The Main Theorem — Ellipses, Nesting, and a Complete Description

The main result — Theorem 2.1 — gives a complete characterization of every \(\Lambda_k(A)\) under an explicit condition on the off-diagonal blocks \(C\) and \(D\). The condition is that the matrix \(DC\) is normal and commutes with \(C^*C + DD^*\). When this holds, those two matrices can be simultaneously diagonalized by the same unitary transformation — a standard algebraic fact — and everything simplifies.

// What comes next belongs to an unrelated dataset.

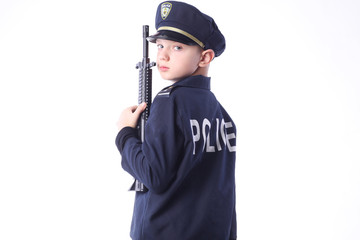 Young boy in policeman costume.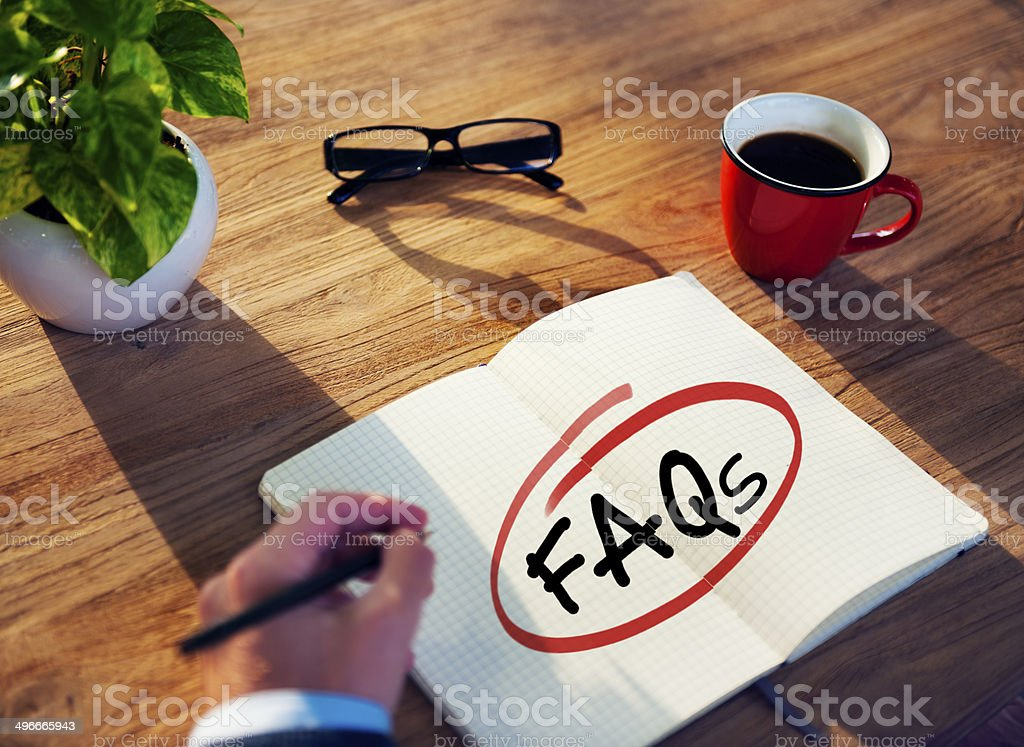 Man with Note Pad and FAQs Concepts stock photo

Theorem 2.1 — The Main Ellipticity Result

Let \(A\) have block form with \(n \leq 2r\), and suppose \(DC\) is normal and commutes with \(C^*C + DD^*\), with respective eigenvalues \(z_j\) and \(h_j\). Let \(\hat{\mathcal{E}}_j\) be the ellipse with foci at \(\tfrac{1}{2}(\alpha + \beta) \pm \tfrac{1}{2}\sqrt{\Delta_j}\), where \(\Delta_j = (\alpha – \beta)^2 + 4z_j\), with major and minor axis lengths \(\sqrt{\tfrac{1}{2}|\alpha-\beta|^2 + h_j + \tfrac{1}{2}|\Delta_j|}\) and \(\sqrt{\tfrac{1}{2}|\alpha-\beta|^2 + h_j – \tfrac{1}{2}|\Delta_j|}\) respectively.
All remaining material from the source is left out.